Source extract
::::

But if you're holding open 10, 000 WebSockets, you may be able to do the IO efficiently, but you will ultimately be growing that kind of memory and you'll hit some sort of barrier. Whereas, with this approach, you can basically offload that concurrency to the CDN layer.
So, it's not just about, being, basically taking away the query workload of the cached initial sync requests, but these kind of reverse proxies or CDNs have a really nice feature called request collapsing or request coalescing, which means that when they have a cache of requests come in on a URL, if they have Two clients making a request to the same URL at the same time, they sort of hold both of them at the cache layer and only send one request onto the origin server.
And so basically we've been able to scale out now to 10 million concurrent clients receiving real time data out of Electric on top of a single single Postgres. And there is literally no CPU overhead on the Postgres or the Electric layer. It's just entirely handled out of the CDN CDN serving.
And so it's sort of remarkable that the combination of the initial data load caching means that we, like one of our objectives is we want to be as fast as just querying the database directly for an initial data load and then orders of magnitude faster for anything that then subsequent requests coming out of the cache, but also this sort of challenge with. Almost like the, this thing about saying, okay, you're building an application.

::::

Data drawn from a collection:
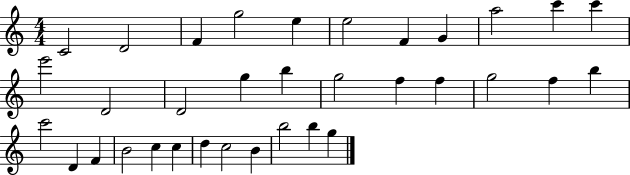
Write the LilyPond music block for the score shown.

{
  \clef treble
  \numericTimeSignature
  \time 4/4
  \key c \major
  c'2 d'2 | f'4 g''2 e''4 | e''2 f'4 g'4 | a''2 c'''4 c'''4 | \break e'''2 d'2 | d'2 g''4 b''4 | g''2 f''4 f''4 | g''2 f''4 b''4 | \break c'''2 d'4 f'4 | b'2 c''4 c''4 | d''4 c''2 b'4 | b''2 b''4 g''4 | \break \bar "|."
}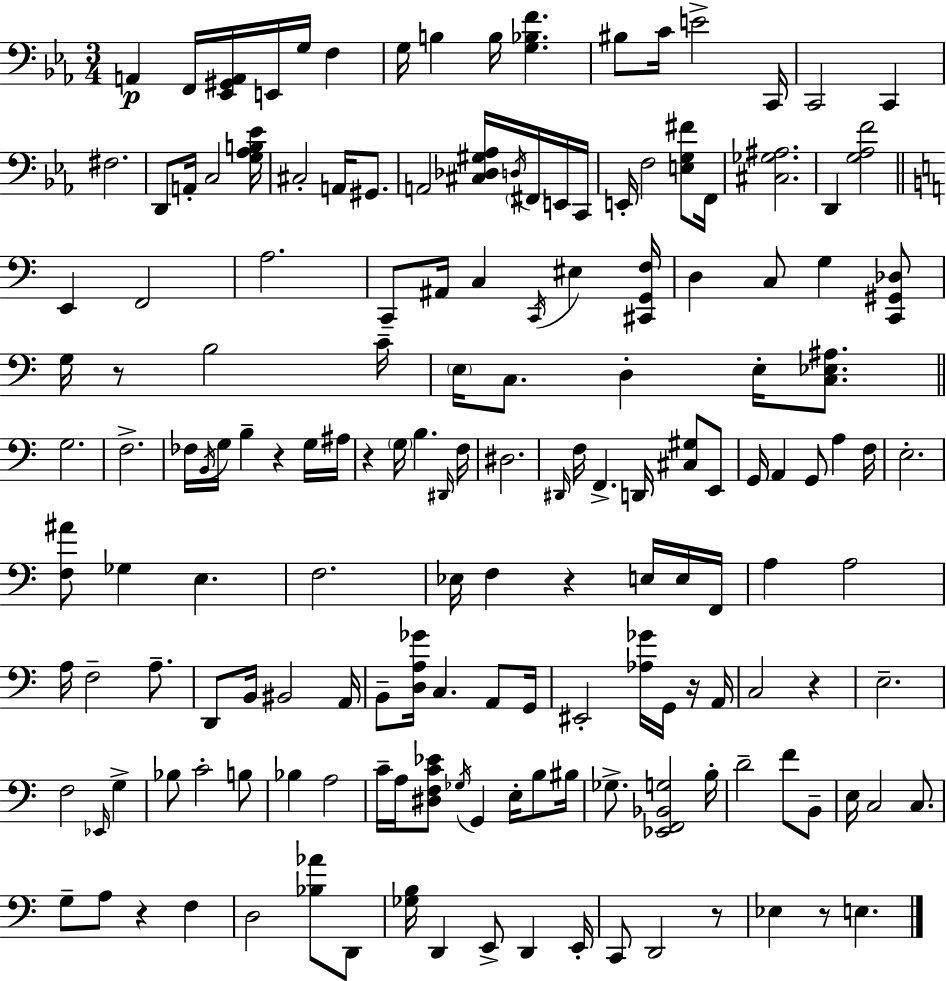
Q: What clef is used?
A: bass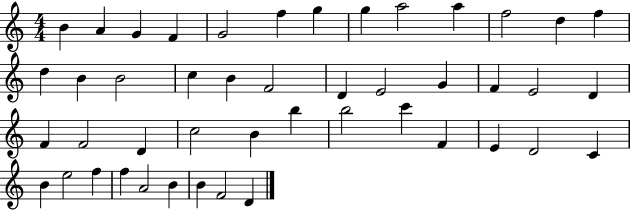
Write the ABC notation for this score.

X:1
T:Untitled
M:4/4
L:1/4
K:C
B A G F G2 f g g a2 a f2 d f d B B2 c B F2 D E2 G F E2 D F F2 D c2 B b b2 c' F E D2 C B e2 f f A2 B B F2 D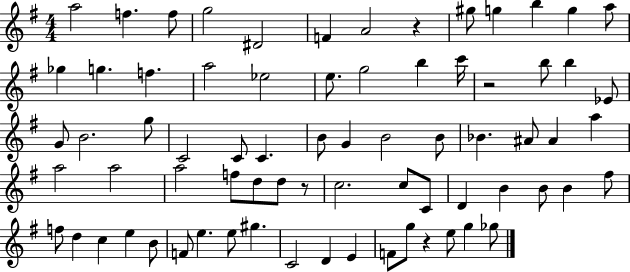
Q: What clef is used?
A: treble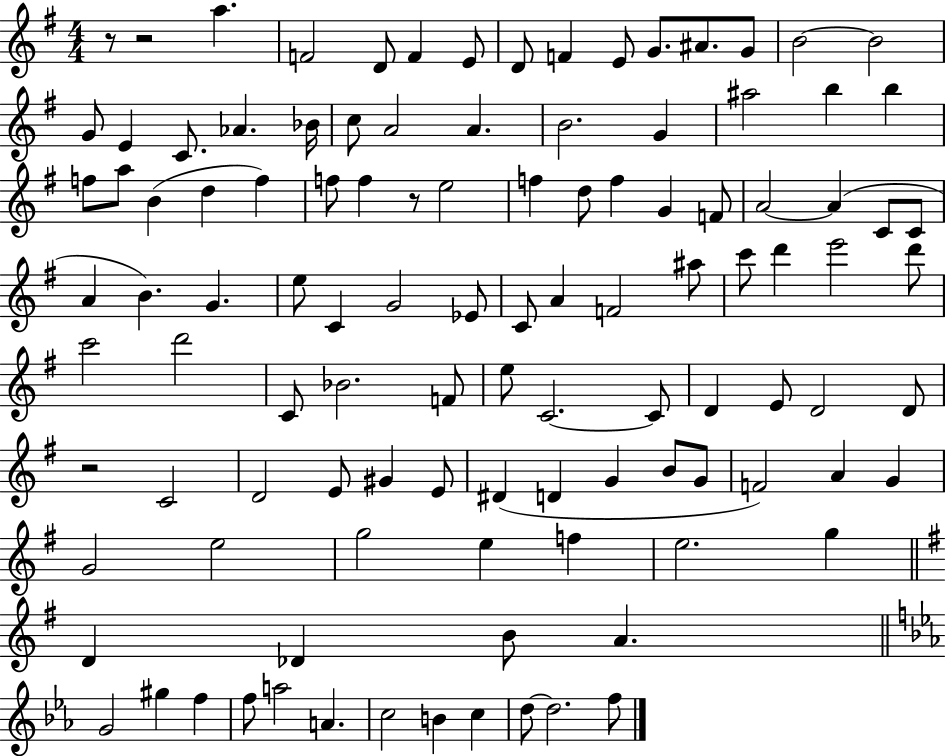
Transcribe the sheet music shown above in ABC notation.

X:1
T:Untitled
M:4/4
L:1/4
K:G
z/2 z2 a F2 D/2 F E/2 D/2 F E/2 G/2 ^A/2 G/2 B2 B2 G/2 E C/2 _A _B/4 c/2 A2 A B2 G ^a2 b b f/2 a/2 B d f f/2 f z/2 e2 f d/2 f G F/2 A2 A C/2 C/2 A B G e/2 C G2 _E/2 C/2 A F2 ^a/2 c'/2 d' e'2 d'/2 c'2 d'2 C/2 _B2 F/2 e/2 C2 C/2 D E/2 D2 D/2 z2 C2 D2 E/2 ^G E/2 ^D D G B/2 G/2 F2 A G G2 e2 g2 e f e2 g D _D B/2 A G2 ^g f f/2 a2 A c2 B c d/2 d2 f/2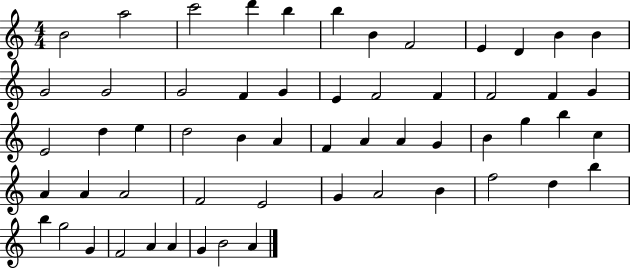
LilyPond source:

{
  \clef treble
  \numericTimeSignature
  \time 4/4
  \key c \major
  b'2 a''2 | c'''2 d'''4 b''4 | b''4 b'4 f'2 | e'4 d'4 b'4 b'4 | \break g'2 g'2 | g'2 f'4 g'4 | e'4 f'2 f'4 | f'2 f'4 g'4 | \break e'2 d''4 e''4 | d''2 b'4 a'4 | f'4 a'4 a'4 g'4 | b'4 g''4 b''4 c''4 | \break a'4 a'4 a'2 | f'2 e'2 | g'4 a'2 b'4 | f''2 d''4 b''4 | \break b''4 g''2 g'4 | f'2 a'4 a'4 | g'4 b'2 a'4 | \bar "|."
}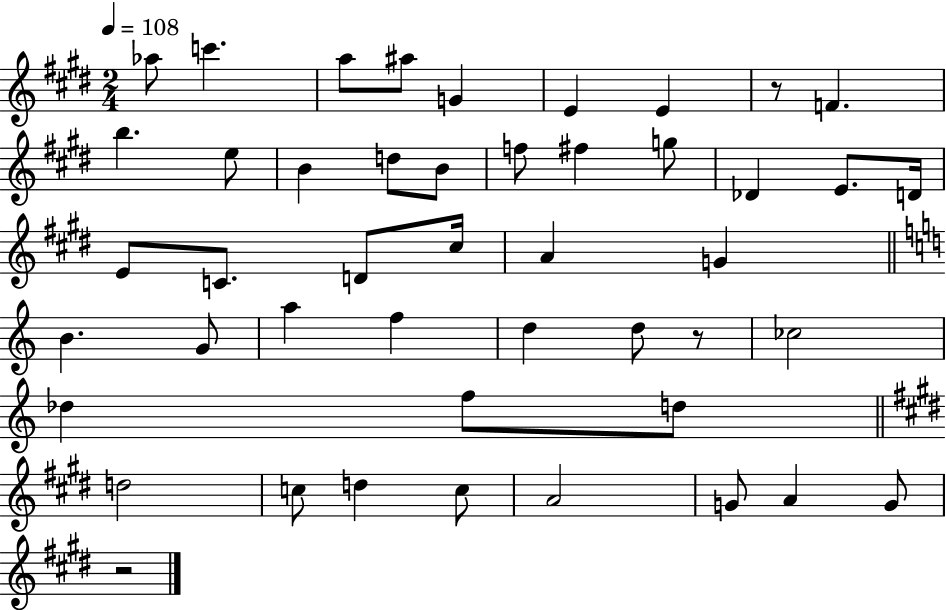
{
  \clef treble
  \numericTimeSignature
  \time 2/4
  \key e \major
  \tempo 4 = 108
  aes''8 c'''4. | a''8 ais''8 g'4 | e'4 e'4 | r8 f'4. | \break b''4. e''8 | b'4 d''8 b'8 | f''8 fis''4 g''8 | des'4 e'8. d'16 | \break e'8 c'8. d'8 cis''16 | a'4 g'4 | \bar "||" \break \key a \minor b'4. g'8 | a''4 f''4 | d''4 d''8 r8 | ces''2 | \break des''4 f''8 d''8 | \bar "||" \break \key e \major d''2 | c''8 d''4 c''8 | a'2 | g'8 a'4 g'8 | \break r2 | \bar "|."
}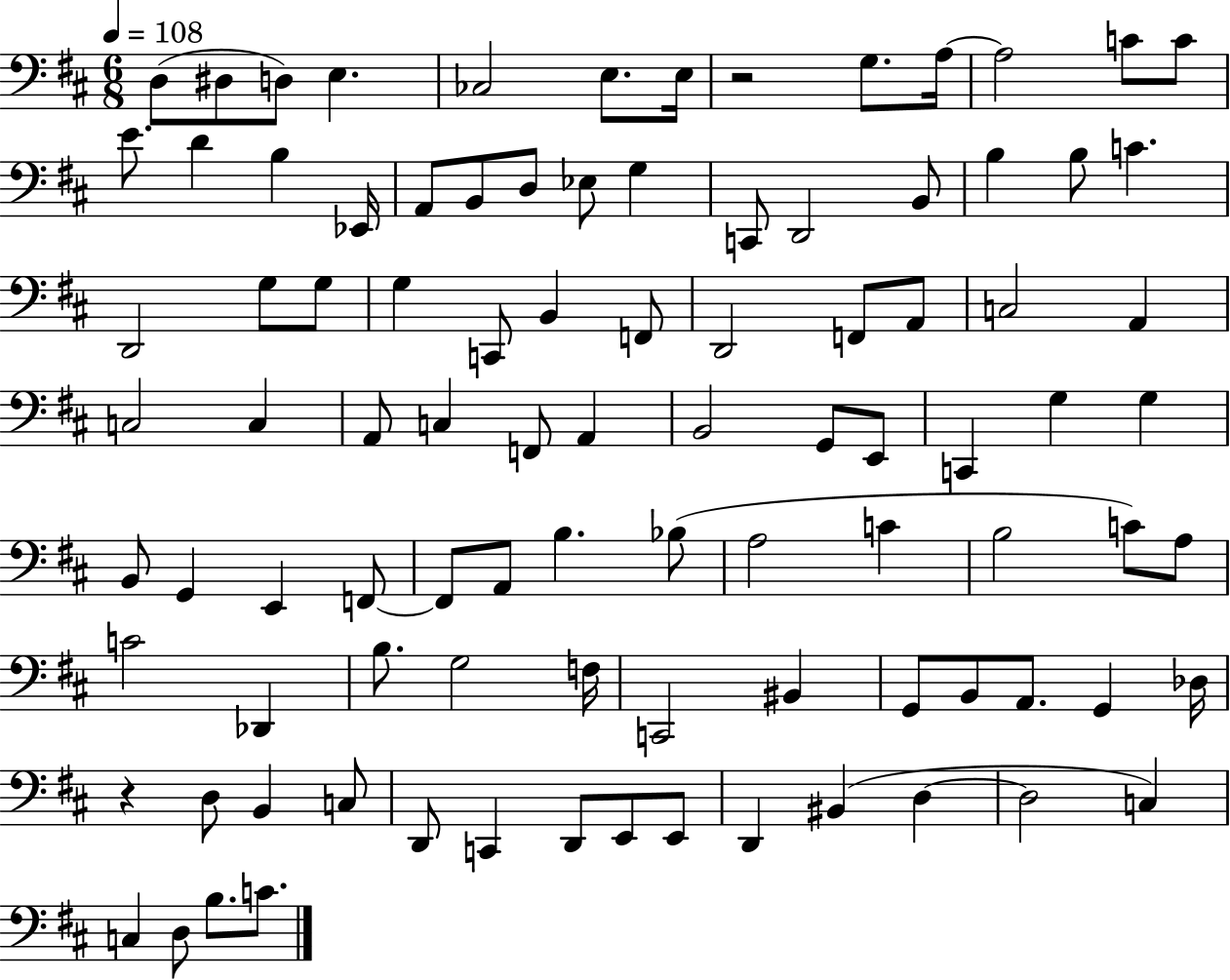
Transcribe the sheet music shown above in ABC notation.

X:1
T:Untitled
M:6/8
L:1/4
K:D
D,/2 ^D,/2 D,/2 E, _C,2 E,/2 E,/4 z2 G,/2 A,/4 A,2 C/2 C/2 E/2 D B, _E,,/4 A,,/2 B,,/2 D,/2 _E,/2 G, C,,/2 D,,2 B,,/2 B, B,/2 C D,,2 G,/2 G,/2 G, C,,/2 B,, F,,/2 D,,2 F,,/2 A,,/2 C,2 A,, C,2 C, A,,/2 C, F,,/2 A,, B,,2 G,,/2 E,,/2 C,, G, G, B,,/2 G,, E,, F,,/2 F,,/2 A,,/2 B, _B,/2 A,2 C B,2 C/2 A,/2 C2 _D,, B,/2 G,2 F,/4 C,,2 ^B,, G,,/2 B,,/2 A,,/2 G,, _D,/4 z D,/2 B,, C,/2 D,,/2 C,, D,,/2 E,,/2 E,,/2 D,, ^B,, D, D,2 C, C, D,/2 B,/2 C/2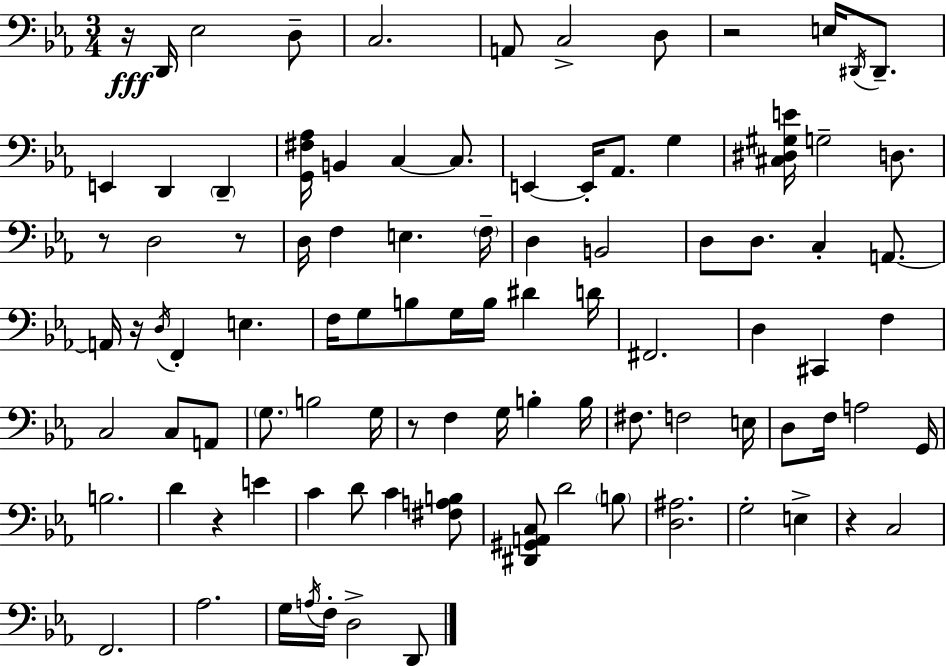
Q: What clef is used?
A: bass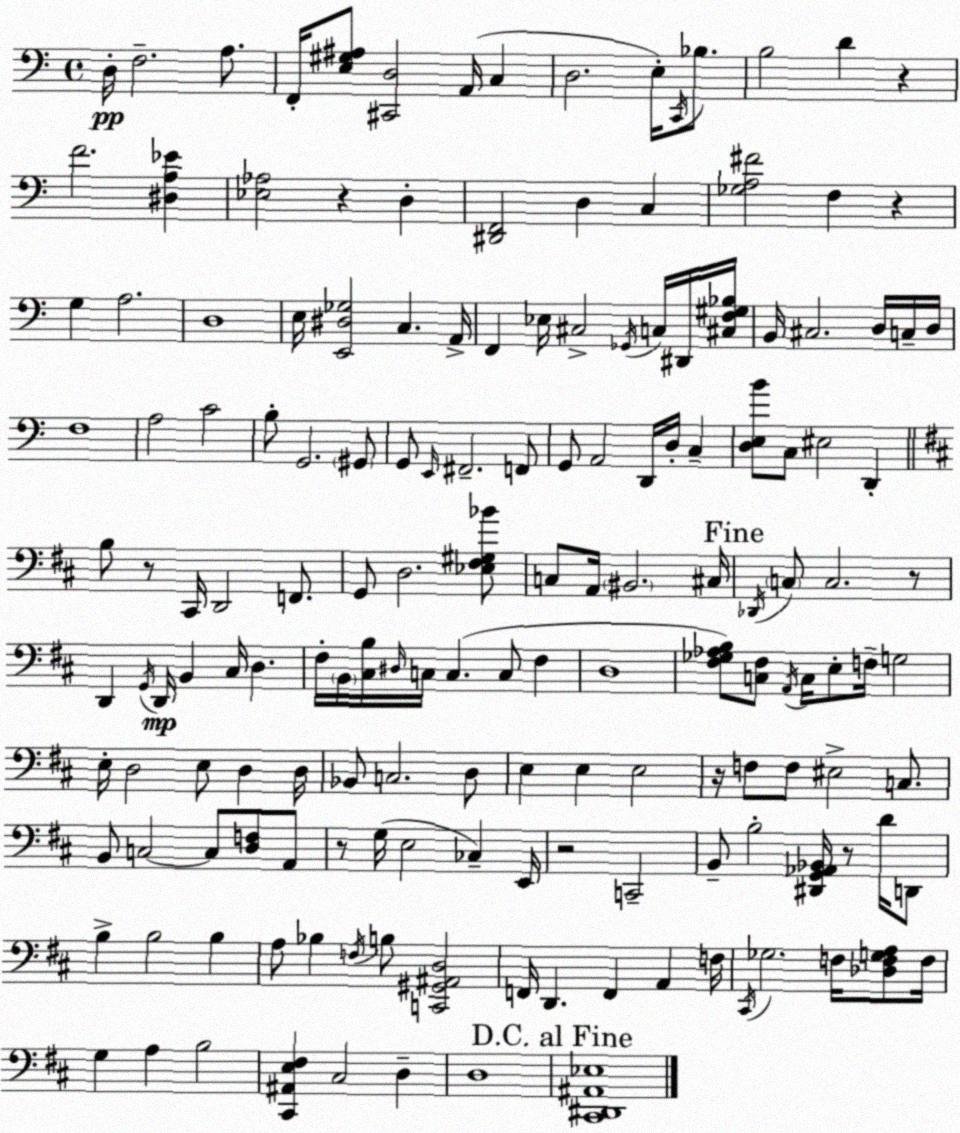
X:1
T:Untitled
M:4/4
L:1/4
K:Am
D,/4 F,2 A,/2 F,,/4 [E,^G,^A,]/2 [^C,,D,]2 A,,/4 C, D,2 E,/4 C,,/4 _B,/2 B,2 D z F2 [^D,A,_E] [_E,_A,]2 z D, [^D,,F,,]2 D, C, [_G,A,^F]2 F, z G, A,2 D,4 E,/4 [E,,^D,_G,]2 C, A,,/4 F,, _E,/4 ^C,2 _G,,/4 C,/4 ^D,,/4 [^C,F,^G,_B,]/4 B,,/4 ^C,2 D,/4 C,/4 D,/4 F,4 A,2 C2 B,/2 G,,2 ^G,,/2 G,,/2 E,,/4 ^F,,2 F,,/2 G,,/2 A,,2 D,,/4 D,/4 C, [D,E,B]/2 C,/2 ^E,2 D,, B,/2 z/2 ^C,,/4 D,,2 F,,/2 G,,/2 D,2 [_E,^F,^G,_B]/2 C,/2 A,,/4 ^B,,2 ^C,/4 _D,,/4 C,/2 C,2 z/2 D,, G,,/4 D,,/4 B,, ^C,/4 D, ^F,/4 B,,/4 [^C,B,]/4 ^D,/4 C,/4 C, C,/2 ^F, D,4 [^F,_G,_A,B,]/2 [C,^F,]/2 A,,/4 C,/4 E,/2 F,/4 G,2 E,/4 D,2 E,/2 D, D,/4 _B,,/2 C,2 D,/2 E, E, E,2 z/4 F,/2 F,/2 ^E,2 C,/2 B,,/2 C,2 C,/2 [D,F,]/2 A,,/2 z/2 G,/4 E,2 _C, E,,/4 z2 C,,2 B,,/2 B,2 [^D,,G,,_A,,_B,,]/4 z/2 D/4 D,,/2 B, B,2 B, A,/2 _B, F,/4 B,/2 [C,,^G,,^A,,D,]2 F,,/4 D,, F,, A,, F,/4 ^C,,/4 _G,2 F,/4 [_D,F,G,A,]/2 F,/4 G, A, B,2 [^C,,^A,,E,^F,] ^C,2 D, D,4 [^C,,^D,,^A,,_E,]4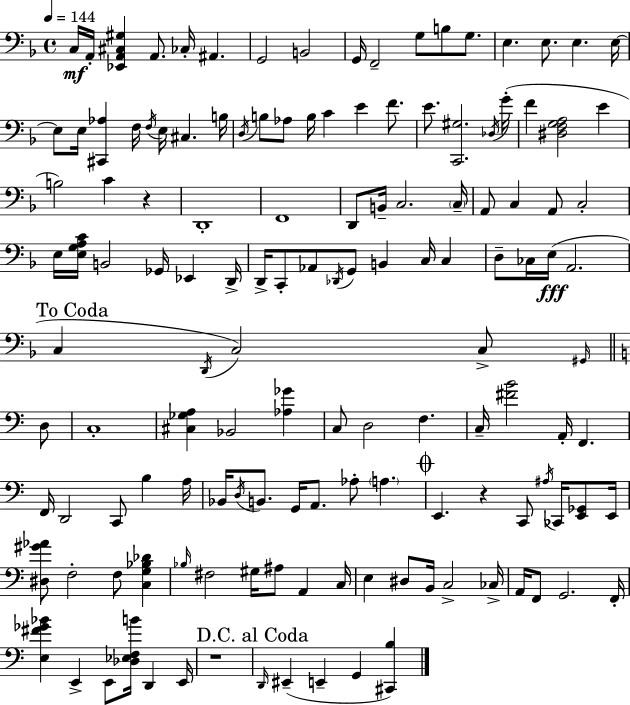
C3/s A2/s [Eb2,A2,C#3,G#3]/q A2/e. CES3/s A#2/q. G2/h B2/h G2/s F2/h G3/e B3/e G3/e. E3/q. E3/e. E3/q. E3/s E3/e E3/s [C#2,Ab3]/q F3/s F3/s E3/s C#3/q. B3/s D3/s B3/e Ab3/e B3/s C4/q E4/q F4/e. E4/e. [C2,G#3]/h. Db3/s G4/s F4/q [D#3,F3,G3,A3]/h E4/q B3/h C4/q R/q D2/w F2/w D2/e B2/s C3/h. C3/s A2/e C3/q A2/e C3/h E3/s [E3,G3,A3,C4]/s B2/h Gb2/s Eb2/q D2/s D2/s C2/e Ab2/e Db2/s G2/e B2/q C3/s C3/q D3/e CES3/s E3/s A2/h. C3/q D2/s C3/h C3/e G#2/s D3/e C3/w [C#3,Gb3,A3]/q Bb2/h [Ab3,Gb4]/q C3/e D3/h F3/q. C3/s [F#4,B4]/h A2/s F2/q. F2/s D2/h C2/e B3/q A3/s Bb2/s D3/s B2/e. G2/s A2/e. Ab3/e A3/q. E2/q. R/q C2/e A#3/s CES2/s [E2,Gb2]/e E2/s [D#3,G#4,Ab4]/e F3/h F3/e [C3,G3,Bb3,Db4]/q Bb3/s F#3/h G#3/s A#3/e A2/q C3/s E3/q D#3/e B2/s C3/h CES3/s A2/s F2/e G2/h. F2/s [E3,F#4,Gb4,Bb4]/q E2/q E2/e [Db3,Eb3,F3,B4]/s D2/q E2/s R/w D2/s EIS2/q E2/q G2/q [C#2,B3]/q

::::

Written tasks
a - Retype the passage of the CDN caching excerpt starting with "And so basically" and going on through "CDN CDN serving.".
b - List every phrase in the CDN caching excerpt where a noun is directly followed by the word "layer".
c - Summarize the CDN caching excerpt in two sentences.

Solution list
a -
And so basically we've been able to scale out now to 10 million concurrent clients receiving real time data out of Electric on top of a single single Postgres. And there is literally no CPU overhead on the Postgres or the Electric layer. It's just entirely handled out of the CDN CDN serving.

b - CDN layer, cache layer, Electric layer

c - Holding open many WebSockets grows memory until some barrier is hit, whereas this approach offloads that concurrency to the CDN layer. Because CDNs collapse simultaneous requests for the same URL into a single request to the origin server, the system has scaled to 10 million concurrent clients on a single Postgres with no CPU overhead on the Postgres or Electric layer.